Arpeggi elettrificati sono lasciati a “friggere” a
lungo, generando un inquieto clima di attesa. Monta dunque il celebre riff,
incalzato prima da ritmi tribali e poi da schemi più lineari, infine trasportato
dalla doppia-cassa in un subdolo dinamismo che ipnotizza l’ascoltatore, senza
peraltro che l’acceleratore venga mai premuto. L'ossessiva reiterazione
del riff, soggetto a lievi ma decisivi cambi di ritmo, rimarrà uno degli
stilemi classici di Burzum. Nella sua poetica minimalista, Vikernes
aggiunge gli elementi uno alla volta, ricercando l'effetto massimo con il
minimo dello sforzo esecutivo: così si manifesta il ticchettio della cassa, i
giri circolari delle tastiere, il dilaniante screaming, un assolo
sfregato furiosamente che non fa altro che alzare di qualche tonalità la
melodia del tema predominante delle tastiere. Un po' come nel gioco delle tre
carte, gli elementi sono sempre i soliti, dandosi il cambio in una danza
mesmerica. E i minuti trascorrono…
Prima che tutto si fermi nuovamente, sono passati senza che
ce ne rendessimo conto ben nove minuti. Le chitarre arpeggiate sono lasciate a fermentare
liberamente, di tanto in tanto spezzate da quel tonfo cassa/piatto che è
tipicissimo della visione artistica burzumiana, mentre il latrato di
Vikernes si fa singulto sofferente, sibilo fantasmatico. La terza parte è
dunque quella più maestosa. Le ritmiche rallentano ulteriormente, si fanno
solenni, mentre chitarre e tastiere disegnano paesaggi medievaleggianti
(solite sei/sette note ripetute allo sfinimento) che richiamano, in maniera
stilizzata e tramite il medium dell’elettricità, quel passato ardentemente
desiderato che adesso assume contorni trionfalistici: altro paradosso che immortala
l’arte di Vikernes come una grottesca opera di trasfigurazione dell’atto stesso
della contemplazione; una contemplazione in cui si specchia l’Io
profondo. Un Io tormentato: parimenti le grida atonali esprimono un
dolore parossistico che cozza con la visione ferma e categorica del suo autore:
un’agonia non-umana che perde il carattere autobiografico, individuale,
per farsi voce della collettività. Come se la musica fosse solo una
deformazione massimalista del dolore custodito dentro un cuore duro che non ammette
debolezze: Vikernes è sempre stato orgoglioso e ferreo nelle sue posizioni,
distanziandosi anni luce dal carattere depressivo/maniacale (ed
autodistruttivo) dei suoi seguaci.
Altra pausa e poi la batteria si fa finalmente incalzante, trascinando
via con sé la chitarra in un rapido fading out.

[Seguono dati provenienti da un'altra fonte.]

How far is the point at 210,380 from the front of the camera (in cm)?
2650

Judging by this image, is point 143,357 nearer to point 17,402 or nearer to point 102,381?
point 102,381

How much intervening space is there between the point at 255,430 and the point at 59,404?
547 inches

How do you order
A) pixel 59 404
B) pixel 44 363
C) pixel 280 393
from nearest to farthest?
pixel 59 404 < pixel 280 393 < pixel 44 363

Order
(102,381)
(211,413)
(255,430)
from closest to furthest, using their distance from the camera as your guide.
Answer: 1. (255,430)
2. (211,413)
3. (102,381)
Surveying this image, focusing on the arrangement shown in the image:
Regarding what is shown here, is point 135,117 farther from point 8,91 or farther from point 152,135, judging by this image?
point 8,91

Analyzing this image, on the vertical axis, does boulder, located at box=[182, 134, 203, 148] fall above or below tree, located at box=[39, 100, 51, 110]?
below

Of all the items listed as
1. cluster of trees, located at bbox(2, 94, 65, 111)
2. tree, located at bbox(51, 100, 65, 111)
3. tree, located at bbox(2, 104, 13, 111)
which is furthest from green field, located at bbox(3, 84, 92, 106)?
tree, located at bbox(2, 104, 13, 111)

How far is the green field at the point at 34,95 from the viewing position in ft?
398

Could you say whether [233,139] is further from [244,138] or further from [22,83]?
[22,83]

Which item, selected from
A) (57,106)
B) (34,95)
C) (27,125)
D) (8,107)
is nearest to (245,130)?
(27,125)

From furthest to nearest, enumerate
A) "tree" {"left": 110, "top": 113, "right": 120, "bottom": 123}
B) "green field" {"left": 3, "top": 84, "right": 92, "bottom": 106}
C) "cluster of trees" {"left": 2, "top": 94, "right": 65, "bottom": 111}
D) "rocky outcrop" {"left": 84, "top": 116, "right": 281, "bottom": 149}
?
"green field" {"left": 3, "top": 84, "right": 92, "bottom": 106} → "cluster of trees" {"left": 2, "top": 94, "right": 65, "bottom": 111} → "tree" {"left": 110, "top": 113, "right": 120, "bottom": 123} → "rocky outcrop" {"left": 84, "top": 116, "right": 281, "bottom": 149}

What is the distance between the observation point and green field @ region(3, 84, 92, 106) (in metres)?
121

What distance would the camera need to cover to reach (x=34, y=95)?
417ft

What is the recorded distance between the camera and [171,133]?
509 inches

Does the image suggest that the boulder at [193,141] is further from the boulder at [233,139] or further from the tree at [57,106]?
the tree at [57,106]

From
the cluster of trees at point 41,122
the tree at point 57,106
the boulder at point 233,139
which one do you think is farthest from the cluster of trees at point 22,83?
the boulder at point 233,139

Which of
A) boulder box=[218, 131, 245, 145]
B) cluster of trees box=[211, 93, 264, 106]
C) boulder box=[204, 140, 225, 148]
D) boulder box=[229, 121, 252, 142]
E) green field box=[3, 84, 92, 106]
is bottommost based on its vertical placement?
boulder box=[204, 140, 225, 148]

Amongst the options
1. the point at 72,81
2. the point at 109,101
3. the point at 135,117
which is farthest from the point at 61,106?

Con queste note, quasi
tirate via (ma anche in questo Vikernes rimane unico, sprezzante anche nei
confronti della sua stessa opera), si conclude la nostra disamina sui migliori
brani lunghi del metal estremo, ma non la nostra rassegna: dovremo infatti
tirare le somme e, pescando sia dalla classifica sul metal classico che da
questa appena ultimata, selezioneremo i dieci titoli che secondo noi sono la
crema della crema del brano lungo del metal nella sua totalità.
Rullar di tamburi, il verdetto è vicino!